Although Reading Recovery includes both phonics – and whole language-based teaching, for some reason it has become ground zero for the phonics-vs.-whole language culture war. (Perhaps its combination of approaches tells zealots on both sides something they don’t want to hear).
Although Bendis didn’t share her sources, she was likely referring to a 2003 report, “Reading Recovery: Distinguishing Myth From Reality” by William Tumner and James Chapman. (Reading Recovery was developed in 1985). Quoting studies from the 1990s to 2000, Tumner and Chapman did not find that Reading Recovery produced any better results than other one-on-one reading programs, and that it didn’t serve the lowest level children well.
Another critique is a 2004 study by Tim Potter, Research & Planning Analyst for the Madison, WI Metropolitan school district, who criticizes the program principally for its cost-per-student and only demonstrating results with students who reached proficiency and left the program – not across-the-board for all students in the program.

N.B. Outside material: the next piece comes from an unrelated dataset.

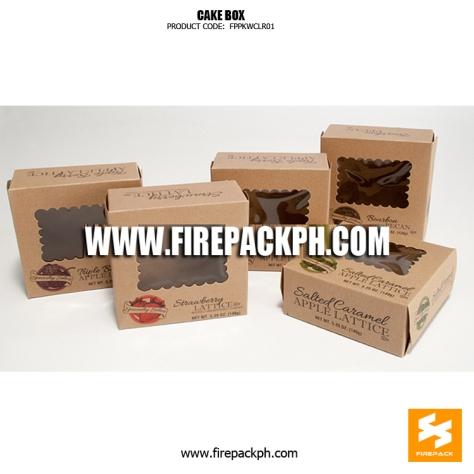 kraft paper cake box supplier cebu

More recent studies include a 2013 research study by the independent Consortium for Policy Research in Education (CPRE), “Evaluation of the i3 Scale-up of Reading Recovery,” and a 2011 Johns Hopkins University School of Education’s Center for Data-Driven Reform in Education (CDDRE) report “Effective Programs for Struggling Readers: A Best-Evidence Synthesis.” Both show positive results from the program.
Statistical data can also be found in the Reading Recovery International Data Evaluation Center (IDEC) at Ohio State’s 2012-2013 Reading Recovery Statistical Abstract.
The CPRE’s study reported that students who participated in Reading Recovery across the board posted an average increase of 18 percentage points over the control group of students who didn’t participate. The CDDRE report cites a 2007 British study using the country’s National Curriculum of tests found that low-achieving students who participated in Reading Recovery, 83 percent were reading at grade level, while only 57 percent of control low achievers were.
- For a discussion of “whole-language vs. phonics” read Art Levine’s piece in the December 1994 Atlantic Monthly, “The Great Debate Revisited.”